The Minor’s counsel pursuant to California Rule of Court 5.242(j), has a right to the following:
- Reasonable access to the child(ren)
- Seek affirmative relief on behalf of the child
- Take any action available to a party
- Access to the child’s medical, dental, mental health, school, and educational records
- Assert or waive any privilege on behalf of the child
- Seek independent psychological or physical examination
- Not be called as a witness
Do I Have to Allow My Child to Speak With the Minor’s Counsel?
Yes. California Rule of Court 5.242(j) allows for reasonable access. This includes meeting with your child in private. This maintains attorney and client privilege. So, any attempt to deny the attorney access to your child could be a costly mistake.
What Do I Do if the Minor’s Counsel is Against My Interest in Court?
If the minor’s counsel is against what you want in court, your chances of success are lowered. However, if you must fight Minor’s Counsel in court, then know their role in the proceedings. Their role is to gather admissible evidence and advocate on behalf of the children.
So, if the minor’s counsel is stating what your children have said, OBJECT to it as hearsay. Often, the minor’s counsel will come in and report what others have told them. Make sure to shut down any attempts by the minor’s counsel to talk about things that are not in evidence.
If you are representing yourself in court, consult with a Long Beach family law attorney about what is admissible evidence is for your case.

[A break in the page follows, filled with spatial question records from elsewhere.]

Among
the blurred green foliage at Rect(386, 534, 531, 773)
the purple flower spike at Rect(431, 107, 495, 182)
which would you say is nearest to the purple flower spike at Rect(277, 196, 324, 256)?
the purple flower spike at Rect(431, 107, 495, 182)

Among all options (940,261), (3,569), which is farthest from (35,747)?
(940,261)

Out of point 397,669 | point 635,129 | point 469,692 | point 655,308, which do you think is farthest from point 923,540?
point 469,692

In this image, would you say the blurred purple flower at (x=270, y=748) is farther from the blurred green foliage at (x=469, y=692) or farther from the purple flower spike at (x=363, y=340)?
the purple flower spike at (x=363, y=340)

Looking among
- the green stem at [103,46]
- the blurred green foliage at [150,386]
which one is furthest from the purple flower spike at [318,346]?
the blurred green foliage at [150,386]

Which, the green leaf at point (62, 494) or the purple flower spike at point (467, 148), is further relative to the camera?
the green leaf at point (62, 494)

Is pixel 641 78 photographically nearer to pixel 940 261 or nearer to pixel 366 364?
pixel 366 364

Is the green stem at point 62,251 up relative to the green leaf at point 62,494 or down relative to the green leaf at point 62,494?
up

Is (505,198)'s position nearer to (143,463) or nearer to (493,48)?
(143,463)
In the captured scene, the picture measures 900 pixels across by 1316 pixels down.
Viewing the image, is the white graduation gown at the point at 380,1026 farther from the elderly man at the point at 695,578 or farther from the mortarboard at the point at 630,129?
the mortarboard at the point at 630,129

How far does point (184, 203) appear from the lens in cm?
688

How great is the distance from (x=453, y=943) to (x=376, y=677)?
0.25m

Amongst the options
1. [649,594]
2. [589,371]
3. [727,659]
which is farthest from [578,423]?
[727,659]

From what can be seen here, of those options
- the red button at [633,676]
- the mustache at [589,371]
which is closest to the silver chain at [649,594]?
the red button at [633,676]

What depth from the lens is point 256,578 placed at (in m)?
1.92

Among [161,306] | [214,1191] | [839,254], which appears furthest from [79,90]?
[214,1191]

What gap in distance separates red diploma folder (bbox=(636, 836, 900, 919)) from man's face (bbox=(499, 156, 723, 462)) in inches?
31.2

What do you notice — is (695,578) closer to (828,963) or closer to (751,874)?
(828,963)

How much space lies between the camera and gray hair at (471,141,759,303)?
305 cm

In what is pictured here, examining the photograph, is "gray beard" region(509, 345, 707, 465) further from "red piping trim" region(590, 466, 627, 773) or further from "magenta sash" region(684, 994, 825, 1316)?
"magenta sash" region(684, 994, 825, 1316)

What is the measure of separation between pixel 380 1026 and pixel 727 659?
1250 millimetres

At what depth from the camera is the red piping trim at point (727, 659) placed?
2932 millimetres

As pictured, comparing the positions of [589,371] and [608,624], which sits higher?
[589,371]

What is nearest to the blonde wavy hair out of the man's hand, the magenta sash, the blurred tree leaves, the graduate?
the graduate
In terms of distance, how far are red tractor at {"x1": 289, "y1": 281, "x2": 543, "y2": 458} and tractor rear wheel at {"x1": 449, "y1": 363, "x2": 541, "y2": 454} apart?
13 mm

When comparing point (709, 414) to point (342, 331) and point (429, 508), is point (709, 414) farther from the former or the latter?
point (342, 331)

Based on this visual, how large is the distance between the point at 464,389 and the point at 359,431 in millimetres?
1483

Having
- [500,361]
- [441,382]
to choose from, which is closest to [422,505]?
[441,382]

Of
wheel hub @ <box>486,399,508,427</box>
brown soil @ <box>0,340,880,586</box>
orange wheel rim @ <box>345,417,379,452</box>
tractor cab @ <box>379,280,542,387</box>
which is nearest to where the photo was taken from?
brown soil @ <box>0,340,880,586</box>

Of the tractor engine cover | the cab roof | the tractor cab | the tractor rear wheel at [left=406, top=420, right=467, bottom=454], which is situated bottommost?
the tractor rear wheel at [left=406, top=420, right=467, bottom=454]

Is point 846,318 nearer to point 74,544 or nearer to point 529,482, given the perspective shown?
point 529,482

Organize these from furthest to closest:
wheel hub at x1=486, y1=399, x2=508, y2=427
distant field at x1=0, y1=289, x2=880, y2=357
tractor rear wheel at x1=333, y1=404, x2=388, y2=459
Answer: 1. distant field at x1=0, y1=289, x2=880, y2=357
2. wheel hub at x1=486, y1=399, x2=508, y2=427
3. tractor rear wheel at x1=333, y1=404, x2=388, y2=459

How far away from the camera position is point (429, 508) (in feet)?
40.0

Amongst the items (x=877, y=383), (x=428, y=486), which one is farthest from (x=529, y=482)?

Do I Get to Pick the Minor’s Counsel?
The Minor’s Counsel is appointed by the court. Most times the court randomly selects attorneys for each case. Certain judges tend to appoint the same minor’s counsel repeatedly.
If both sides agree to the appointment of minor’s counsel, then the court will often allow the parties to select.
Which Minor’s Counsel Do I Want to Pick?
Like all professions, mediocrity is present in the pool of minor’s counsel. I suggest consulting with at least five Family Law Attorney specialist with the court where your case is assigned about the best and the worst minor’s counsel that could be appointed to represent your children.
I suggest finding a minor’s counsel that is reputable with your specific judge, who has worked with your lawyer previously and develop strategies to avoid getting certain minor’s counsel appointed on your case.
What Do I Do When Minor’s Counsel is Appointed to My Family Law Case?
As a minor’s counsel, I want to talk to the parents about the case. I want to find out the family history, issues, and the evidence available to discover the best interest of the children. My suggestion is to not overwhelm the minor’s counsel with information but to gather helpful evidence to your case and provide it to them in a timely manner.
Be an advocate for your child. Layout what parenting plan you think is best and why. Help minor’s counsel understands the issues and challenges that your family has so that the minor’s counsel can identify and seek solutions.
A good minor’s counsel should always seek a resolution to your case. When parents fight in court, there is an energy and negativity that seeps into the child’s life.
If you are appointed minor’s counsel, know that their requests are given great weight by the court. It is best to work hard towards a settlement with the minor’s counsel. If a settlement is not possible, you should know the minor counsel’s role and contest their position based on a lack of evidence in the record.